- [出題課題]: 本文のうち「怪獣の規模は『MM』で表わさ」から「アルで微笑ましく思えました。」までを、一字一句変えずに書き写してください。

- [本文]:
--- --- ---
怪獣の規模は『MM』で表わされ、これまで確認された最大の怪獣は『MM8.9』である。兵器の殺傷力の増大と堅牢なビルの増加により、以前に比べ被害は減少しているものの対応を間違えれば大惨事になりかねない。そして今、怪獣をテロに利用しようとする謎の組織が現れ『MM9』クラスの怪獣が目覚めさせられようとしていた。


地震や台風被害の多い日本ですが、怪獣ですか!面白いのは怪獣がそれらの自然災害の一種となっていることです。なので管轄は『気象庁』、武器は持ちません。怪獣映画のように戦闘機で銃撃したりましてや隊員が変身したりなんてことは一切なく、彼らは予測と対策を立てるのがお仕事です(実際に戦うのは自衛隊)。なんだか突拍子もない設定なのにそこらへんが妙にリアルで微笑ましく思えました。
設定は現在、といっても微妙に前、20世紀終ぐらいでしょうか。なぜなら
未来の観測者によって過去は決定される。人の価値観が変われば、宇宙の過去も変化するということ。神が世界を作ったと信じられていた時代から、今では科学の発展によりビックバンが宇宙の始まりとされていますよね。そうなると神話はもはや物語でしかなく・・この怪獣災害もしだいに姿を消し、それが過去の自然災害と同化しているのが現在ということなんだと。昔話や伝承の中には災害を擬人化したとされるものも多数ありますので。逆を返せば、「一昔前は怪獣災害が本当にもあったかも」というロマンあふれるお話です。
--- --- ---
- [提供データ]:

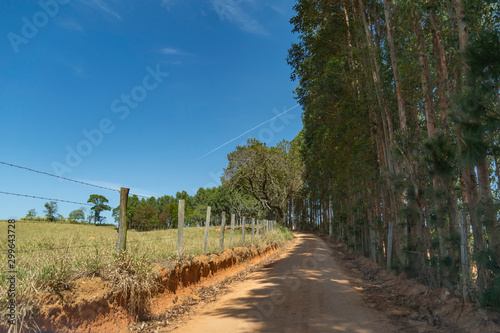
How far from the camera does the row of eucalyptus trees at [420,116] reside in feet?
--- --- ---
- [完全な解答]:
怪獣の規模は『MM』で表わされ、これまで確認された最大の怪獣は『MM8.9』である。兵器の殺傷力の増大と堅牢なビルの増加により、以前に比べ被害は減少しているものの対応を間違えれば大惨事になりかねない。そして今、怪獣をテロに利用しようとする謎の組織が現れ『MM9』クラスの怪獣が目覚めさせられようとしていた。


地震や台風被害の多い日本ですが、怪獣ですか!面白いのは怪獣がそれらの自然災害の一種となっていることです。なので管轄は『気象庁』、武器は持ちません。怪獣映画のように戦闘機で銃撃したりましてや隊員が変身したりなんてことは一切なく、彼らは予測と対策を立てるのがお仕事です(実際に戦うのは自衛隊)。なんだか突拍子もない設定なのにそこらへんが妙にリアルで微笑ましく思えました。